>>>>>
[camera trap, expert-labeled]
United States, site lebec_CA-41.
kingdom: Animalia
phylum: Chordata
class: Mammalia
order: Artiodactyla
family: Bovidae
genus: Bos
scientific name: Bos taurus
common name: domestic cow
<<<<<
>>>>>
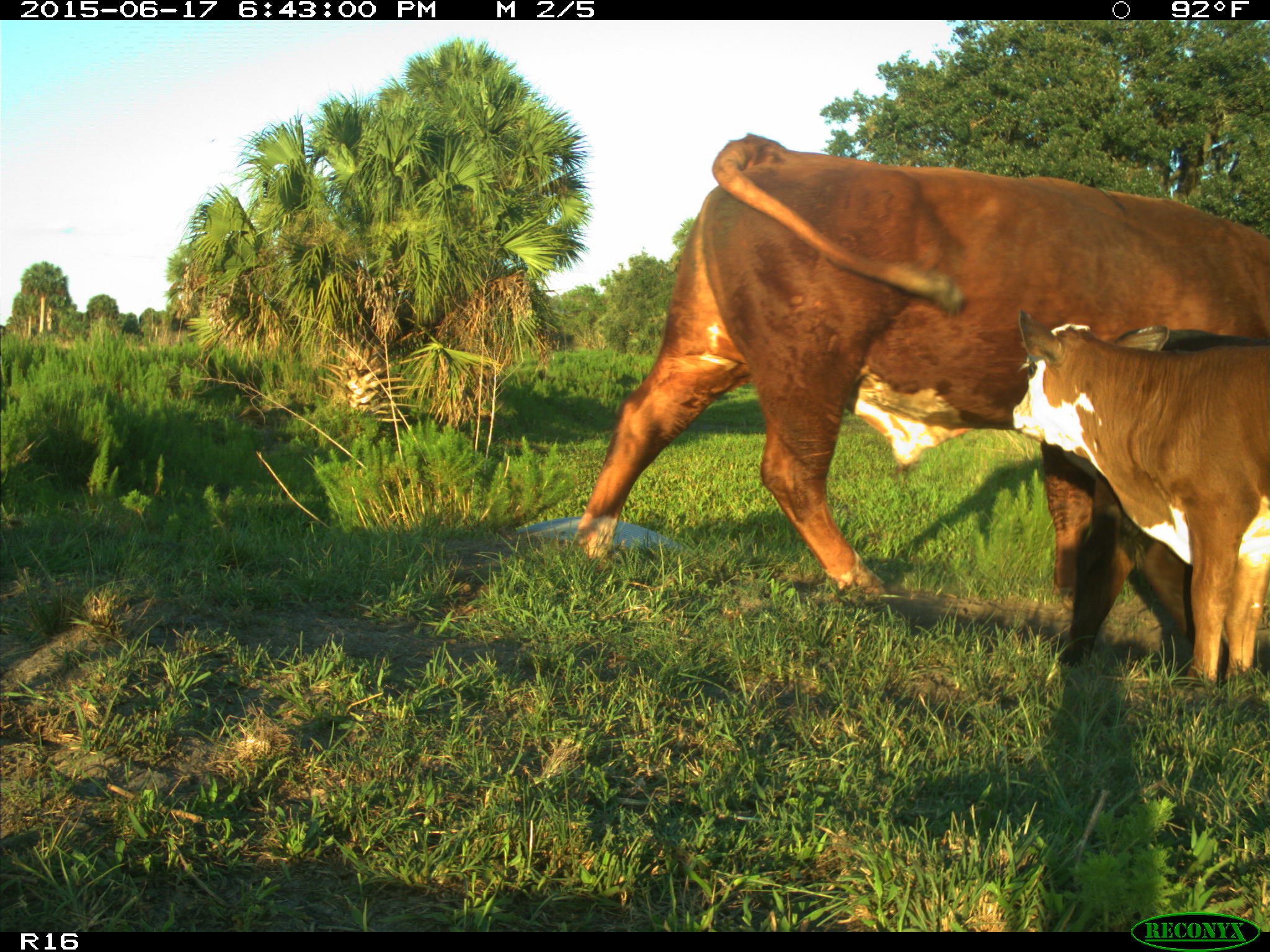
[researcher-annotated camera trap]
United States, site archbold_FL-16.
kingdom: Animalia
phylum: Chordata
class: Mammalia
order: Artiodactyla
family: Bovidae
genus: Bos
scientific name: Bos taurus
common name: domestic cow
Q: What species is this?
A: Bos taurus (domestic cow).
<<<<<
▶ [Required work]: Look through the material above and print exactly the lines from the one containing "[researcher-annotated camera trap]" to the one containing "A: Bos taurus (domestic cow).", both included, and nothing more.

▶ [Reply]:
[researcher-annotated camera trap]
United States, site archbold_FL-16.
kingdom: Animalia
phylum: Chordata
class: Mammalia
order: Artiodactyla
family: Bovidae
genus: Bos
scientific name: Bos taurus
common name: domestic cow
Q: What species is this?
A: Bos taurus (domestic cow).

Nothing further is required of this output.